PASSAGE:
%%
[PATCH v14 11/41] compositor-drm: Move repaint state application to flush

Wed Jan 17 15:18:19 UTC 2018

Hi,

On 17 January 2018 at 13:58, Pekka Paalanen <ppaalanen at gmail.com> wrote:
> this is still a tricky one, sorry.
>
> I looked at the details here hard and long, and then came to a
> revelation: is it at all possible to ever call drm_set_dpms() between
> repaint_begin and repaint_flush/cancel?
>
> I don't think it is and that would make many of my comments below just
> moot.

Yes, it is: when blanking the screen. Immediately after the output
repaint, we trigger any animation frame handlers. The fade-then-blank
animation will thus call output->set_dpms(WESTON_DPMS_OFF) immediately
after output->repaint() has completed, but before output->repaint().
If we just naïvely move repaint state application to repaint_flush()
without touching DPMS (as I'd done originally, with DPMS moved in a
follow-on patch), we turn the output off from drm_set_dpms(), and then
just turn it straight back on with a blank framebuffer in
drm_repaint_flush(). This patch is the result of trying to avoid
intermediate breakage by squashing the two patches together, as I
couldn't find a non-fragile way to do it separately.

We could avoid this issue by reworking the core animation API, giving
it a hook to be called on the next weston_output_frame_finish(), which
would give it the opportunity to disable the output and kill the
repaint cycle. That would require more work to do that and also
re-disentangle this patch, but it is doable.

As said on IRC, there's a second issue which bites us when we want to
use the atomic API. We use drmModeSetCrtc() in anything but
steady-state repaints: when we want to enable an output, change its
mode (or just its framebuffer's pitch), or disable it.
drmModeSetCrtc() synchronises in both directions, by waiting for any
previously-scheduled operations (e.g. pageflips) to complete, and also
blocking until it has completed itself. (Michel Dänzer points out the
AMD driver doesn't do this, so just how DPMS behaves on non-Intel
drivers, I have no real clue.)

Atomic trips up by demanding that we do our own synchronisation: if we
have a non-blocking operation still in flight, it's our responsibility
to not issue more commits until they have completed. One option to
circumvent this is what I've done here.
%%
REQUIREMENTS:
Answer from the message:
(a) What does the fade-then-blank animation call right after output->repaint() has completed?
(b) Which function is used in anything but steady-state repaints?
(c) Whose driver, according to Michel Dänzer, doesn't synchronise in this way?
The listing comes from a source unrelated to the message.

DATA SEGMENT:
%%
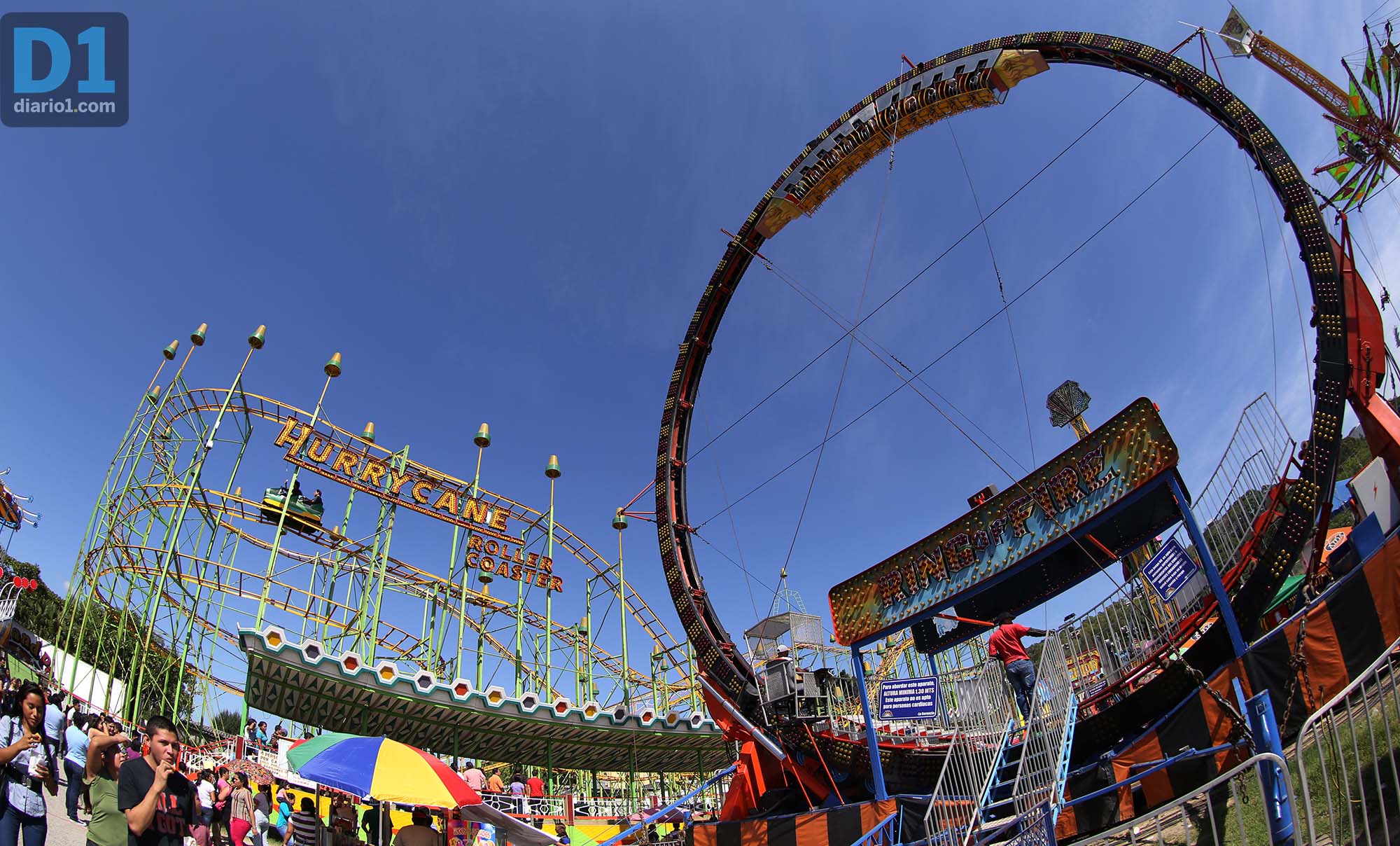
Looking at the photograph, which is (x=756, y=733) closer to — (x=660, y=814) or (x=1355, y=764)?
%%
EXERCISE RESPONSE:
(a) output->set_dpms(WESTON_DPMS_OFF)
(b) drmModeSetCrtc()
(c) AMD's